>> Begin

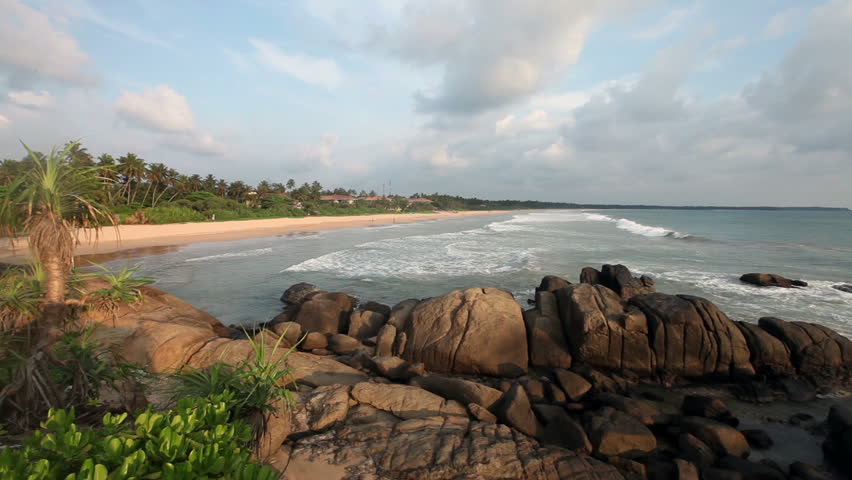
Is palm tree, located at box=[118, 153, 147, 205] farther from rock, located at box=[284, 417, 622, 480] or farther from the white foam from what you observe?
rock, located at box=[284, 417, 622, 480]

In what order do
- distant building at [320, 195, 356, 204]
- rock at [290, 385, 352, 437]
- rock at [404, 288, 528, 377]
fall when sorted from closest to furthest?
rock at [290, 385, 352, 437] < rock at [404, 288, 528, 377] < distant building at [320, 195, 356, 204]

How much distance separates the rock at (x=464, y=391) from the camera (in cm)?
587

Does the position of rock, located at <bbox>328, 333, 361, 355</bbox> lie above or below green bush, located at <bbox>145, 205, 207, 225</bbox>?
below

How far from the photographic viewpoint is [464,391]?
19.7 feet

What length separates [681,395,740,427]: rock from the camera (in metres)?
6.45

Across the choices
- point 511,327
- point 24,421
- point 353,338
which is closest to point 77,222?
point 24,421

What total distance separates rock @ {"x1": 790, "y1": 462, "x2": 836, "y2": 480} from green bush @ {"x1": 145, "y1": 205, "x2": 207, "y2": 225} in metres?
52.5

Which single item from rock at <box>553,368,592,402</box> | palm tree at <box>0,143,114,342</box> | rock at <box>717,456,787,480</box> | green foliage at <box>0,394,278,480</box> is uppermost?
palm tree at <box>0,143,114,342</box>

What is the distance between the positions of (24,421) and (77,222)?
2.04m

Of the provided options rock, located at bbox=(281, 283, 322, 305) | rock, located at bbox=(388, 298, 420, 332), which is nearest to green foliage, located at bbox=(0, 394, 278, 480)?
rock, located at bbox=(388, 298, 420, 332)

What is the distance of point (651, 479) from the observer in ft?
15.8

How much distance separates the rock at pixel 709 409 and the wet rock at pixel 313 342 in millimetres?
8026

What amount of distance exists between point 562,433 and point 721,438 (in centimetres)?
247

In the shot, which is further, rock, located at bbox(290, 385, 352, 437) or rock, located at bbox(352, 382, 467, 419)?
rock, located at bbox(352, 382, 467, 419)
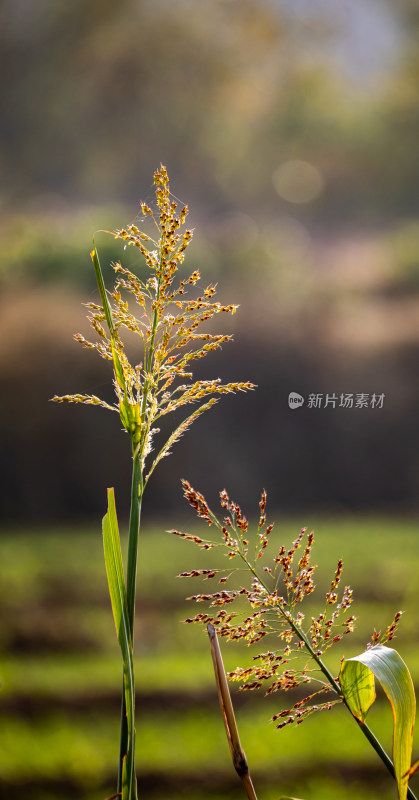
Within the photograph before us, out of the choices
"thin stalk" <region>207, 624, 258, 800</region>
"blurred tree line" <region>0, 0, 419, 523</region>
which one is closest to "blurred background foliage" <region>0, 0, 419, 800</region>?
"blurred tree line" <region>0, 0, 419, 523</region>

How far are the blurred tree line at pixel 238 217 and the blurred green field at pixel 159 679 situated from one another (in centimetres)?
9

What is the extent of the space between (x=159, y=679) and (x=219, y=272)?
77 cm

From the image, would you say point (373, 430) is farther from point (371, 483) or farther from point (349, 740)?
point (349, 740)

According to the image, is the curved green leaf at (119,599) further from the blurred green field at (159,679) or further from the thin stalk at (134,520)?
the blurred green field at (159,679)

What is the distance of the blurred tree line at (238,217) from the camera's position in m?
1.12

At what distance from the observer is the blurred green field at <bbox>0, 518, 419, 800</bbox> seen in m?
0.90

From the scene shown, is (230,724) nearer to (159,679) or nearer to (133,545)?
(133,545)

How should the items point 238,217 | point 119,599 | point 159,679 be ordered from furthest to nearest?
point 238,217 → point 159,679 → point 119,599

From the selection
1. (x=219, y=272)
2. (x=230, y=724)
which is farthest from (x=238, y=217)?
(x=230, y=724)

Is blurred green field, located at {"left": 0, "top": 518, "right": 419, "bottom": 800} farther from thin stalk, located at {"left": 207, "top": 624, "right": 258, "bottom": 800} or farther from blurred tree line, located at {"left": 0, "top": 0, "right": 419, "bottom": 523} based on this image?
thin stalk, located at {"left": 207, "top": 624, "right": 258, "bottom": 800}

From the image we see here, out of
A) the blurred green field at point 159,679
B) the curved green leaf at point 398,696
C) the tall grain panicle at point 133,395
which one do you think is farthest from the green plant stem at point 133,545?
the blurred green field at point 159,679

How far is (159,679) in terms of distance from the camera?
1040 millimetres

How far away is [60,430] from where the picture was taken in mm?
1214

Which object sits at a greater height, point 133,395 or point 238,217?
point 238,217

>> End

Copy out the lines above word for word, beginning with the line containing "From the scene" and continuing through the last line.

# Correct response:
From the scene shown, is (230,724) nearer to (159,679) or nearer to (133,545)?
(133,545)

How should the items point 238,217 | point 119,599 | point 159,679 be ordered from furthest to nearest?
point 238,217 → point 159,679 → point 119,599

From the selection
1. (x=219, y=272)
2. (x=230, y=724)
which is farthest from (x=238, y=217)?
(x=230, y=724)

Is blurred green field, located at {"left": 0, "top": 518, "right": 419, "bottom": 800} farther from thin stalk, located at {"left": 207, "top": 624, "right": 258, "bottom": 800} or farther from blurred tree line, located at {"left": 0, "top": 0, "right": 419, "bottom": 523} based on this image?
thin stalk, located at {"left": 207, "top": 624, "right": 258, "bottom": 800}

From the image we see here, out of
A) the blurred green field at point 159,679
B) the curved green leaf at point 398,696
C) the tall grain panicle at point 133,395
which one do you think is farthest from the green plant stem at point 133,545?
the blurred green field at point 159,679

How far is (159,679) in terms of distance from the camera?
1040 millimetres

How far away is [60,430] from where the picture was taken in mm?
1214

Which object sits at a greater height, point 133,395 or point 238,217?
point 238,217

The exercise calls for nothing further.